Jewbook is not always hospitable. This past summer, a controversy ignited when 23-year-old Jewbooker Nylah Burton shared her opinion piece about the problems of white Jews not viewing themselves as white, in a group called “sounds like your ‘intersectionality’ doesn’t include Jews but ok.” Debate in the post’s comments section quickly descended into racist and derogatory remarks, leading Burton and other Jews of color to take a break from Jewbook, which in turn inspired a temporary shutdown of many Jewbook groups—now known as “Jewbook Blackout”—in solidarity.
Since its revival, Jewbook remains largely unaffiliated, though some groups are designated for members who identify with a specific denomination. “It might be going a step too far, but it’s in the right direction to say that these pages are stand-ins for what would have been Reform or Conservative shuls not that long ago,” Sienkiewicz says. “People are using them to stand in for old institutions. That’s fine when you’re young and healthy, but I wonder if these things can play that role when you’re older and have more practical real-life needs.”

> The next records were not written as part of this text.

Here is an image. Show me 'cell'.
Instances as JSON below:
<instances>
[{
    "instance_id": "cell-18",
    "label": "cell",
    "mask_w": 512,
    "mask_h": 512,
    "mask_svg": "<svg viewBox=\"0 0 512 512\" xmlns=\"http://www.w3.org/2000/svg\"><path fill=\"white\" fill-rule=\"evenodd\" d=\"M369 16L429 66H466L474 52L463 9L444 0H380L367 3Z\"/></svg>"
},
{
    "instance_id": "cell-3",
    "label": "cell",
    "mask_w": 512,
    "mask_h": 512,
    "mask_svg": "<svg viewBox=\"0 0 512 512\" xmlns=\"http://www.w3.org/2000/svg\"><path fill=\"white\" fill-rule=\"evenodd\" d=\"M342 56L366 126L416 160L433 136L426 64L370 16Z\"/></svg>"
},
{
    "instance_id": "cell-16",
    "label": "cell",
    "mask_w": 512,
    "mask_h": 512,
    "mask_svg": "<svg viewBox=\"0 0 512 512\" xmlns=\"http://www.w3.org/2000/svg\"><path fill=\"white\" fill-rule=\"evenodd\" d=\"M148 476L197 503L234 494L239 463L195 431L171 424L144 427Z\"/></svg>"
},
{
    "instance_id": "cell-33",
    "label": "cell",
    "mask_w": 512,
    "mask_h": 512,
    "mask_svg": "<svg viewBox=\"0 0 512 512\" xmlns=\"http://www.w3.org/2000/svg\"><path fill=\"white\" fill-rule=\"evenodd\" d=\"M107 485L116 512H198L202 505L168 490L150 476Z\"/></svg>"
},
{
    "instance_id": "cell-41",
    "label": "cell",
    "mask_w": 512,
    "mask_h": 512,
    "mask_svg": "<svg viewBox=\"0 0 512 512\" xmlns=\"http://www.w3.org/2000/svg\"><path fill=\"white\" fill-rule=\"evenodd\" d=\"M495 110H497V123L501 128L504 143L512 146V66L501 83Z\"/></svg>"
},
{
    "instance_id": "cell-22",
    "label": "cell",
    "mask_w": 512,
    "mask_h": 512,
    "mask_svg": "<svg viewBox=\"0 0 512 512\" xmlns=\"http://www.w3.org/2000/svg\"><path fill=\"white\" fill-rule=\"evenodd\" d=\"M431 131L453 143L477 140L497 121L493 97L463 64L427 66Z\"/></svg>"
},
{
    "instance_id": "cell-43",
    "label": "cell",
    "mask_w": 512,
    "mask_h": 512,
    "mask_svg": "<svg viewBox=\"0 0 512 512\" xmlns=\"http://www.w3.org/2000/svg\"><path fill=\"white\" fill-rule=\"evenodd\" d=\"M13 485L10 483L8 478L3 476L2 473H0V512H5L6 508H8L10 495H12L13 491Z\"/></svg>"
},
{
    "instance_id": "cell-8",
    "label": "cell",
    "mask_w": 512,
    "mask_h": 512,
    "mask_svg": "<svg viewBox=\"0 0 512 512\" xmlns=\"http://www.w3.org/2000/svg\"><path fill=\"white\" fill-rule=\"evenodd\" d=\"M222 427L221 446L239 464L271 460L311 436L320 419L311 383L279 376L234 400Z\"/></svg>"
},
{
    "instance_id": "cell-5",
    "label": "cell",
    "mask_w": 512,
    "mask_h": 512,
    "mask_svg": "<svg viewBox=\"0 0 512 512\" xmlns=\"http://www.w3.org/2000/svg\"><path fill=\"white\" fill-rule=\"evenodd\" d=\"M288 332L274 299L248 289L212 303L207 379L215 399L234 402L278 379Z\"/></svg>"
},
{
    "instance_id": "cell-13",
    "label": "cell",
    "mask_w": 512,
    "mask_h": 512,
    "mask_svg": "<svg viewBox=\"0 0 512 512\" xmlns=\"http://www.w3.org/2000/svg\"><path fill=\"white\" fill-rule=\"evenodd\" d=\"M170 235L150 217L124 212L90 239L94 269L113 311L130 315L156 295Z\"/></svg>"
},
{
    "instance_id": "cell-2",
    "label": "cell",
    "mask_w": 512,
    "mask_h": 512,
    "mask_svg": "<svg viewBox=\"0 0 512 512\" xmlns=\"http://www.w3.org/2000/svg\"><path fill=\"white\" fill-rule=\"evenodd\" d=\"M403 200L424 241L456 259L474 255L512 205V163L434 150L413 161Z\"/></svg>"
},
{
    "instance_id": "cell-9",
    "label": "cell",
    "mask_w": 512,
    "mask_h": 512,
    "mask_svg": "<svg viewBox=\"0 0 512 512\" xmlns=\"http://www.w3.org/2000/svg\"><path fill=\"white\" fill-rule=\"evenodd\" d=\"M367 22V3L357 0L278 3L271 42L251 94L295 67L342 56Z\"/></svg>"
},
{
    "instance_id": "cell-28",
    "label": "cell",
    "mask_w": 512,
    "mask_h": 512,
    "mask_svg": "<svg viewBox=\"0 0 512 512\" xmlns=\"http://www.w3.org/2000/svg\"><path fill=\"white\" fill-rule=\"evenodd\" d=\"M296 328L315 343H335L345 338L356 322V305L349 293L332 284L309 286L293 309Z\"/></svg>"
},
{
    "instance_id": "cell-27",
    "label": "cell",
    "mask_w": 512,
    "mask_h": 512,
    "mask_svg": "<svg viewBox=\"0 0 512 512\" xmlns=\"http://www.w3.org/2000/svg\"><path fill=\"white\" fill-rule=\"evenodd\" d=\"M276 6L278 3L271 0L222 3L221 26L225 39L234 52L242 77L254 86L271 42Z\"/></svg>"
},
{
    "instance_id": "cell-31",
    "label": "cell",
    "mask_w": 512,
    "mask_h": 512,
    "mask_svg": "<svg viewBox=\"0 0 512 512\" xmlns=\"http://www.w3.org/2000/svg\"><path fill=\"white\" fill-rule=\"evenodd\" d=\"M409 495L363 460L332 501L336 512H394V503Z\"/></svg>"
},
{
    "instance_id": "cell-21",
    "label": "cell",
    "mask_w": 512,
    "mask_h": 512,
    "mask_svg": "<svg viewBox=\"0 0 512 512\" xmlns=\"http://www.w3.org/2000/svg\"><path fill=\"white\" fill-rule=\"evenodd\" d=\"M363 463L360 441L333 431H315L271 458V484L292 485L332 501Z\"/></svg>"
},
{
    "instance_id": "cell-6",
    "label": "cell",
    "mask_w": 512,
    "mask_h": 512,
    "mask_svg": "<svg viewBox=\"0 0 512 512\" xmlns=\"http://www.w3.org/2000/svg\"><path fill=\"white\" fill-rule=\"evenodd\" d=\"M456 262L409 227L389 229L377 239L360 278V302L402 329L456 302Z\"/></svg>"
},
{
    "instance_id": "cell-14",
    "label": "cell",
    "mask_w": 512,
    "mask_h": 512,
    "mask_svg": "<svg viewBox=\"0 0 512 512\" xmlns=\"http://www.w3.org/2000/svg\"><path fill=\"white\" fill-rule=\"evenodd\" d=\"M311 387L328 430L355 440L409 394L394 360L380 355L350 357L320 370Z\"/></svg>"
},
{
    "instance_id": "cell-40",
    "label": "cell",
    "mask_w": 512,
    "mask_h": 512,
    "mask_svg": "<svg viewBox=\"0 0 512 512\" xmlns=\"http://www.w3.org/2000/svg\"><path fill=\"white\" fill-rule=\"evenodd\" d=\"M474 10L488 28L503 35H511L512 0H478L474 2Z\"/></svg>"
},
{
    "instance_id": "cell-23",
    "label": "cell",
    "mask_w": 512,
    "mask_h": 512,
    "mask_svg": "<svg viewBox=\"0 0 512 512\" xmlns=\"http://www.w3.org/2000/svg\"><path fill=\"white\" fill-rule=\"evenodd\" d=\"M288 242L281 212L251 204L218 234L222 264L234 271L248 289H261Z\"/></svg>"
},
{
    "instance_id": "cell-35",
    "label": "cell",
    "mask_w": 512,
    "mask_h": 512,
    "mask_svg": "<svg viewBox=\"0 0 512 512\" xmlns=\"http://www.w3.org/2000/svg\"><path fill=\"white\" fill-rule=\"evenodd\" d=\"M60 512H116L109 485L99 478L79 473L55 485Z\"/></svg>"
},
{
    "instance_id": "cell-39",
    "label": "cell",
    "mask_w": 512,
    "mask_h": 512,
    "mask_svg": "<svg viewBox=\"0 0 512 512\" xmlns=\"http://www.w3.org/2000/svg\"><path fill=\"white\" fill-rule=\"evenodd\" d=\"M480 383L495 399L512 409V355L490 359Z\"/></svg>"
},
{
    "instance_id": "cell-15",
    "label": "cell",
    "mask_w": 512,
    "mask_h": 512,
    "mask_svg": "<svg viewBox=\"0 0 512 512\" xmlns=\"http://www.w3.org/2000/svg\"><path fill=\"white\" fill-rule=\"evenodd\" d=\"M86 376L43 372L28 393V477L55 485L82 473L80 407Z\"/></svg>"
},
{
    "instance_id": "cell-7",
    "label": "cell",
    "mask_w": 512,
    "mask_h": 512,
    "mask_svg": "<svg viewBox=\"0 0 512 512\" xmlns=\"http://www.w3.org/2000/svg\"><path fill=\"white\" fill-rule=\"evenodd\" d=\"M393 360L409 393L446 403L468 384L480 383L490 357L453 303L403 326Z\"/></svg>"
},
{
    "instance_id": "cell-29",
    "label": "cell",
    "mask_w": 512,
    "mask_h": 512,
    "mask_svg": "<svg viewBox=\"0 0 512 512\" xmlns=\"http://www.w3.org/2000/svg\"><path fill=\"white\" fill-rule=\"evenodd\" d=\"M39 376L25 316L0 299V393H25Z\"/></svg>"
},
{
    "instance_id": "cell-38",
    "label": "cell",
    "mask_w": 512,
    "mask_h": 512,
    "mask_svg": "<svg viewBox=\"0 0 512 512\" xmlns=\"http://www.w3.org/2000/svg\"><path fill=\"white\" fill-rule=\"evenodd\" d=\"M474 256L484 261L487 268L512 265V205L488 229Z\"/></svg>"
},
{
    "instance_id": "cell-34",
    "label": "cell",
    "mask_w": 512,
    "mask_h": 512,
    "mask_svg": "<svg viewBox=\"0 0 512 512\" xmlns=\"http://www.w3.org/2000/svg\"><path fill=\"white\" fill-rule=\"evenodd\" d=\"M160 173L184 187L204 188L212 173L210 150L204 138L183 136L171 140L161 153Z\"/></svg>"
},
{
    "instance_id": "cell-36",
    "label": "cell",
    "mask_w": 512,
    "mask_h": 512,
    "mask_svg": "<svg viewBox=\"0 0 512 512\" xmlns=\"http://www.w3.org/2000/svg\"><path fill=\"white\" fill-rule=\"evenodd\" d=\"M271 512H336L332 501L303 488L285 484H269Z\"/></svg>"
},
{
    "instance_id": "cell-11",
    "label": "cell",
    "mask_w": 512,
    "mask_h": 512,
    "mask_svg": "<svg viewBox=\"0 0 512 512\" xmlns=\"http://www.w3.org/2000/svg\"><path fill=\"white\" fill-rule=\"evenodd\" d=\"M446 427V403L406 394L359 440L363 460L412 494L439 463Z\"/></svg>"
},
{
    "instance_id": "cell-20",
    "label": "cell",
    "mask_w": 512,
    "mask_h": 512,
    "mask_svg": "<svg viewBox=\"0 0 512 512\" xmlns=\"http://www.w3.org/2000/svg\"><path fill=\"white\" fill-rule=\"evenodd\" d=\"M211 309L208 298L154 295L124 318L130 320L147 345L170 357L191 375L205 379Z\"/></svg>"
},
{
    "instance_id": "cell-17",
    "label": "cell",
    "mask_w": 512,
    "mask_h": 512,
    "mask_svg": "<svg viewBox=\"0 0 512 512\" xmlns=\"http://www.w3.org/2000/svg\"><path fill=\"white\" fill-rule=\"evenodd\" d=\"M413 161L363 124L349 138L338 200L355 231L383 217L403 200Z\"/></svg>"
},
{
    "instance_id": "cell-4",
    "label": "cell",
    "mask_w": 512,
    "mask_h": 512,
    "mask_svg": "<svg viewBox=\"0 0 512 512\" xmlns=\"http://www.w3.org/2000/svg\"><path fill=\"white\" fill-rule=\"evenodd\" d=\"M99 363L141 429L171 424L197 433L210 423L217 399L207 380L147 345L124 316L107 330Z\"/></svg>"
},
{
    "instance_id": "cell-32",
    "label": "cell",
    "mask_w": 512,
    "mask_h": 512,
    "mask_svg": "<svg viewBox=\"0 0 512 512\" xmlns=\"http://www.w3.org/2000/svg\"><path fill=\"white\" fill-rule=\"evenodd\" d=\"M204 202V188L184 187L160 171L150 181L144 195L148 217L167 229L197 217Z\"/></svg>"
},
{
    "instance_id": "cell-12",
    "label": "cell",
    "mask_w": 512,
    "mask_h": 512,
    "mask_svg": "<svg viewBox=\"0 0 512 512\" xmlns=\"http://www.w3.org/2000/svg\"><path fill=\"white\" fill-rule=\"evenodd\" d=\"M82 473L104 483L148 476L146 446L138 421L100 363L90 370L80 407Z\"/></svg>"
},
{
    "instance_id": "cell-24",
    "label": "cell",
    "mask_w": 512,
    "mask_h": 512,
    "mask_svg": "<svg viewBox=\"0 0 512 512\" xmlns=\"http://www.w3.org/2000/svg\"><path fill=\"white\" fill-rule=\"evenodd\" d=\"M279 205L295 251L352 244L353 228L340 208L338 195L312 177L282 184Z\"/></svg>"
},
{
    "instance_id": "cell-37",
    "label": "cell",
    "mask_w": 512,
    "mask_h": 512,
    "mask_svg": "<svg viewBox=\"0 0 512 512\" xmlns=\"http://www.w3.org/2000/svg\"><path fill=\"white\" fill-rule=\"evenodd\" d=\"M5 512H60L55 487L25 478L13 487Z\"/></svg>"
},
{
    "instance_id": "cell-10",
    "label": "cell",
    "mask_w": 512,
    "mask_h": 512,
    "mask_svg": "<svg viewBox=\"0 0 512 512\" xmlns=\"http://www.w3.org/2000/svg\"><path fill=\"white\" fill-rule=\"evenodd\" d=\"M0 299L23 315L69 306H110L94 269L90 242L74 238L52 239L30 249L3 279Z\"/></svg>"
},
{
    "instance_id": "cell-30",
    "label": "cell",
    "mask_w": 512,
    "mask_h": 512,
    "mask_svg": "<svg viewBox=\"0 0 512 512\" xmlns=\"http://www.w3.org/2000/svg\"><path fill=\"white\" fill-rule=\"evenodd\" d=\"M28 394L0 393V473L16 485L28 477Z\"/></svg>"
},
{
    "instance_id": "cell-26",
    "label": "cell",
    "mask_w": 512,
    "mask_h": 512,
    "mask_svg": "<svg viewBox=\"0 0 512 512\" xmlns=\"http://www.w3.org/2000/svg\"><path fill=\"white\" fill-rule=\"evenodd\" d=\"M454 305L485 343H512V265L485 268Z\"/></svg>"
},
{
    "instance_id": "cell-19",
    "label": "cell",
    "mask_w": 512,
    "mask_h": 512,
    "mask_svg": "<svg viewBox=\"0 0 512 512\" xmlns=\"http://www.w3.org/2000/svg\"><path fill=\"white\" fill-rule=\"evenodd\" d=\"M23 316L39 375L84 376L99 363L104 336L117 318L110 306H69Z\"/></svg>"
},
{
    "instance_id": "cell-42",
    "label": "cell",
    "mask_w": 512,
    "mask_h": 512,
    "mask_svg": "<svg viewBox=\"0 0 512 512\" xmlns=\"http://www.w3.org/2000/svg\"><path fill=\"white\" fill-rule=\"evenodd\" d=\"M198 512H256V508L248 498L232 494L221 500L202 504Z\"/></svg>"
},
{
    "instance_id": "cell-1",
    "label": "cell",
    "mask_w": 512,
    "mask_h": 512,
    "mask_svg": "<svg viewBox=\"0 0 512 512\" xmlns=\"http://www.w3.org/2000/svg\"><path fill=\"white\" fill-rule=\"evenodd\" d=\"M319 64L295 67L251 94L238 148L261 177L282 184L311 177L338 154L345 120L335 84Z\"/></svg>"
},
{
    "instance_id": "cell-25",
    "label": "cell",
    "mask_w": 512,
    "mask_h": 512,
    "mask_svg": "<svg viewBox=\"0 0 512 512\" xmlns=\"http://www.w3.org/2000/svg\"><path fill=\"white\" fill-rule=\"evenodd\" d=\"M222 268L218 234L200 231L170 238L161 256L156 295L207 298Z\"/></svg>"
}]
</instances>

Thompson-Cohen is confident that they can, citing times when people have used Jewbook to coordinate bringing food to the sick or making a minyan. “Especially for large metropolitan areas, you do have access to this wider network of Jews,” she says. “There are meet-ups for all kinds of different reasons.” She adds that Jewbookers from around the world also find ways to meet each other when traveling. “I know that there’s always going to be a place at my Shabbat table for anybody who passes through Seattle.”